Le immagini che resteranno
Quando un evento tragico e improvviso come l’11 settembre sconvolse il mondo, in tanti si chiesero chi fosse maggiormente accreditato a raccontare e a rappresentarne la sua verità profonda. La risposta di esperti di cultura visiva, curatori, photo editor, giornalisti, fu semplice: nessuno in particolare ma tutti in ugual misura. Perché tutti avevano vissuto quell’esperienza nello stesso modo, nessuno meglio e nessuno peggio, vittime attonite di qualcosa di inaspettato. E chi aveva registrato un aspetto personale della tragedia con la macchina fotografica e conservato così il ricordo, archiviato il documento di quel che era successo, era di fatto uno dei possibili testimoni oculare degni di fede di quel giorno e dei giorni immediatamente seguenti.
La tragedia del Covid 19 ha degli aspetti simili: tutti siamo stati travolti da qualcosa di inaspettato, tutti ne siamo stati vittime, tutti abbiamo patito in ugual misura perché a tutti, o quasi, è stato chiesto lo stesso sacrificio: confinarsi per mesi lontano dagli altri, dai nostri affetti e dalla nostra vita.
Ma contrariamente all’11 settembre, ora noi non abbiamo l’immagine unica di un evento deflagrante da ricordare (e magari su cui interrogarci l’un l’altro: “dove eri tu in quel momento?”), perché l’esperienza di questa pandemia è individuale e si frantuma nei ricordi e nelle visioni di ognuno, attraverso le nuove consuetudini acquisite in questi mesi, nei piccoli e grandi drammi che l’hanno costellata. Questa volta non abbiamo visto il nemico in azione, ne abbiamo solo constato le conseguenze e cercato di schivarne l’attacco e al contrario di quel che accade in guerra, le città dopo il suo passaggio erano vuote e deserte ma intatte, integre. Anche più belle. L’immaginario catastrofico, questa volta, si è stemperato in tante figure, in molte voci e testimonianze di quel che abbiamo vissuto e imparato.
La pima immagine che per me resterà di questi mesi è quella di una strana guerra con un nemico insidioso, impalpabile di cui non sapevamo nulla. Abbiamo subito imparato a conoscere, e a riconoscere, la divisa del combattente: come negli antichi tornei, è un’armatura che nasconde gli occhi, la bocca e isola il corpo da ogni possibile agente esterno; incute timore, avvolta nel fumo simbolico di un nemico invisibile.

++++++

_ESERCIZI_
1. Copia dal testo proposto tutto ciò che va da "Le immagini che" fino a "giorni immediatamente seguenti.".
2. Nel testo proposto, come risposero gli esperti di cultura visiva, i curatori, i photo editor e i giornalisti alla domanda su chi fosse più accreditato a raccontare l’11 settembre?
Le voci di dati non hanno alcun ruolo in questo lavoro.

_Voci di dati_
++++++

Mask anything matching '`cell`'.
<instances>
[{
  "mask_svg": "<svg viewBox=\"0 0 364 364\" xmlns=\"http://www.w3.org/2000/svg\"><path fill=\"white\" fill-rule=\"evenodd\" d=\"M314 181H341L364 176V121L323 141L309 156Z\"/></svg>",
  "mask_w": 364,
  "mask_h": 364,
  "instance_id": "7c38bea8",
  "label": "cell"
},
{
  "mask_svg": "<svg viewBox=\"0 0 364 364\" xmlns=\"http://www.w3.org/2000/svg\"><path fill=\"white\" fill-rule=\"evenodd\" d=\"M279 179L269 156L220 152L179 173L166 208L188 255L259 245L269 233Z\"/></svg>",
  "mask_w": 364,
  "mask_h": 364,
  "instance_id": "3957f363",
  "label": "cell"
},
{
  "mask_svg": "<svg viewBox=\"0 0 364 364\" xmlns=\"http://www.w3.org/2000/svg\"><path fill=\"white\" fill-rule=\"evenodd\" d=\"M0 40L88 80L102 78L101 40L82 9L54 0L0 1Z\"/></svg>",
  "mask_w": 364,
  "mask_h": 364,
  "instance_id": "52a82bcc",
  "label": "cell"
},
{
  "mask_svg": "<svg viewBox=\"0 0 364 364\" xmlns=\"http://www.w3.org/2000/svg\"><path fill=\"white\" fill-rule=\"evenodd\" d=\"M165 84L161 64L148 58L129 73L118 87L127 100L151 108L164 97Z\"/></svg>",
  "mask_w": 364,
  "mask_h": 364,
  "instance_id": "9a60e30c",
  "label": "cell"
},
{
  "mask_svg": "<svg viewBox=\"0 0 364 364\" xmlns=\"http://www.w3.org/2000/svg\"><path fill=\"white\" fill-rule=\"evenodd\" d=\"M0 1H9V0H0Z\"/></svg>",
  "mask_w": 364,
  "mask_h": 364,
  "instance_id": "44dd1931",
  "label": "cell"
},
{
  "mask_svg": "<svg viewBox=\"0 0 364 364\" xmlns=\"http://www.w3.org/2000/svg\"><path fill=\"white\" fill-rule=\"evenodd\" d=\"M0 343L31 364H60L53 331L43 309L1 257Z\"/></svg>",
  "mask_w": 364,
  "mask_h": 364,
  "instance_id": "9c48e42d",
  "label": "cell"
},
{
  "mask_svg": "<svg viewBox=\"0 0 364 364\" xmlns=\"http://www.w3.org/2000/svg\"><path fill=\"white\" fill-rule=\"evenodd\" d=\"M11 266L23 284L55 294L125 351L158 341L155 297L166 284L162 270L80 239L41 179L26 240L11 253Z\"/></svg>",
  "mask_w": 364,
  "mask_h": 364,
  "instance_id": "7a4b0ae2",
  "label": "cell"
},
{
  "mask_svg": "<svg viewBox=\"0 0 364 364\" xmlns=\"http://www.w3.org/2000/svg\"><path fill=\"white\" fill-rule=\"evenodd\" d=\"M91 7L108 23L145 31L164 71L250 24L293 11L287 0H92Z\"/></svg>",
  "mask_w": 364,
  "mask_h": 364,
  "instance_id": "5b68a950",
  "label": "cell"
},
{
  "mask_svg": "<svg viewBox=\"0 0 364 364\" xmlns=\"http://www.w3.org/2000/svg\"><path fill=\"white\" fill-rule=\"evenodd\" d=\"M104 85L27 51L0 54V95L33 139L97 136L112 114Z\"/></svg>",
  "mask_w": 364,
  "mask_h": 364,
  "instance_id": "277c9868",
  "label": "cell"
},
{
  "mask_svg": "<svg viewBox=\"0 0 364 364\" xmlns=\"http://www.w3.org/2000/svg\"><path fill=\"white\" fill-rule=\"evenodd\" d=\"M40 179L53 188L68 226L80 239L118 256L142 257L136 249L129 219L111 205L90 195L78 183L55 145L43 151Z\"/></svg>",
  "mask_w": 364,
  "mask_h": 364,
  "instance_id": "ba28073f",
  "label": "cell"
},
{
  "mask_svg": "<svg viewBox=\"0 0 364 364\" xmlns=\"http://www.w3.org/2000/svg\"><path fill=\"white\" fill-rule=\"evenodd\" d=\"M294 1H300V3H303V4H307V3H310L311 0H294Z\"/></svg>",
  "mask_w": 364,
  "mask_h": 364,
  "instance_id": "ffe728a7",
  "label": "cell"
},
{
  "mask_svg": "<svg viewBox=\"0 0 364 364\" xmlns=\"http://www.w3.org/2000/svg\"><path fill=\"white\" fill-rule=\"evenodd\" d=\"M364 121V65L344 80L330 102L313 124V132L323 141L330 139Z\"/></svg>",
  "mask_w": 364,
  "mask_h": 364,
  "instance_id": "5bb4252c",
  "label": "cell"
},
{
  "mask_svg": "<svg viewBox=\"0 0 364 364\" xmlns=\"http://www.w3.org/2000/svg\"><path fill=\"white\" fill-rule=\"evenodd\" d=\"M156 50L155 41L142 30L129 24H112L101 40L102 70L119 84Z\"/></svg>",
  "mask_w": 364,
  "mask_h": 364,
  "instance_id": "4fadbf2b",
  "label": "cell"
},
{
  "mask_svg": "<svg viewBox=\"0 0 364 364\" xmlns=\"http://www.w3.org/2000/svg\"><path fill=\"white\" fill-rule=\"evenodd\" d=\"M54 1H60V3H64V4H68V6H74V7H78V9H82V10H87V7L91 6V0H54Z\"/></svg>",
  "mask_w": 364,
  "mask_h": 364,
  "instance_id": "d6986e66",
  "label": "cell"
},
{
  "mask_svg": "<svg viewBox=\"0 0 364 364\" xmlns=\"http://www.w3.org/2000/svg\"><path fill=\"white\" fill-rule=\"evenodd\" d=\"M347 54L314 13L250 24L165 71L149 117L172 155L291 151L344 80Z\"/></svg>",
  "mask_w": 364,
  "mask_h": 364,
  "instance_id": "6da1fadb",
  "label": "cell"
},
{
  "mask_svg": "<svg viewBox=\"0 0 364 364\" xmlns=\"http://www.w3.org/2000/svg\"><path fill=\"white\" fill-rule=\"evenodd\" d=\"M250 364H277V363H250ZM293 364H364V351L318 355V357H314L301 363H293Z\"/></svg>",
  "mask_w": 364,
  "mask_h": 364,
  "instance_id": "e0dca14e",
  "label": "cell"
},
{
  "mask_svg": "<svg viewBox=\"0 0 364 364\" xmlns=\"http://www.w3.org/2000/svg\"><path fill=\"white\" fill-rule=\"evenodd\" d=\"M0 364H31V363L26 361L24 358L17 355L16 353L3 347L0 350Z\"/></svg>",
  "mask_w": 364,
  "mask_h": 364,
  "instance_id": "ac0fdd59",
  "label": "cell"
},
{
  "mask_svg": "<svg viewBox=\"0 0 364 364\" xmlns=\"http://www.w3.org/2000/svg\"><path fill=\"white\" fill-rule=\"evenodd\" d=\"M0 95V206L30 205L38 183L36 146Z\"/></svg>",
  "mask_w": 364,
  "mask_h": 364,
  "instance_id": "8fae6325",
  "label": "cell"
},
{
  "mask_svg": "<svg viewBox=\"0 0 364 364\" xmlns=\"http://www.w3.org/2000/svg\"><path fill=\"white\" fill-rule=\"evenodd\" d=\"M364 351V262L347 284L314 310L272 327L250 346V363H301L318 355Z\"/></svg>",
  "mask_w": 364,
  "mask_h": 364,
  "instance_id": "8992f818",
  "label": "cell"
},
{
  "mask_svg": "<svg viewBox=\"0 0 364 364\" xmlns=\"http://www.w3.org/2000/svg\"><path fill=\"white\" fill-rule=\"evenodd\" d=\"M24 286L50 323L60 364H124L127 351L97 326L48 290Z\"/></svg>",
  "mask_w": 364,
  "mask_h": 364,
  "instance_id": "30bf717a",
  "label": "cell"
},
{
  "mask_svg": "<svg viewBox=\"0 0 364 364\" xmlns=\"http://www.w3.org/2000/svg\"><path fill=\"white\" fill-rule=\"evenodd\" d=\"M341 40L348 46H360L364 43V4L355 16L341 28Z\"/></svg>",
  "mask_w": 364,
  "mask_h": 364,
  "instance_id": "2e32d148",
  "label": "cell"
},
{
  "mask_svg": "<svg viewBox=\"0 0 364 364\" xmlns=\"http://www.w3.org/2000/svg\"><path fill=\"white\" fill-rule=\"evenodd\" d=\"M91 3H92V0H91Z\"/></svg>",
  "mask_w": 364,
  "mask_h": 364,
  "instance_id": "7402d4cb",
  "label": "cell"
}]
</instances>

++++++

_SOLUZIONI_
1.
Le immagini che resteranno
Quando un evento tragico e improvviso come l’11 settembre sconvolse il mondo, in tanti si chiesero chi fosse maggiormente accreditato a raccontare e a rappresentarne la sua verità profonda. La risposta di esperti di cultura visiva, curatori, photo editor, giornalisti, fu semplice: nessuno in particolare ma tutti in ugual misura. Perché tutti avevano vissuto quell’esperienza nello stesso modo, nessuno meglio e nessuno peggio, vittime attonite di qualcosa di inaspettato. E chi aveva registrato un aspetto personale della tragedia con la macchina fotografica e conservato così il ricordo, archiviato il documento di quel che era successo, era di fatto uno dei possibili testimoni oculare degni di fede di quel giorno e dei giorni immediatamente seguenti.

2. Risposero che non lo era nessuno in particolare, ma tutti in ugual misura.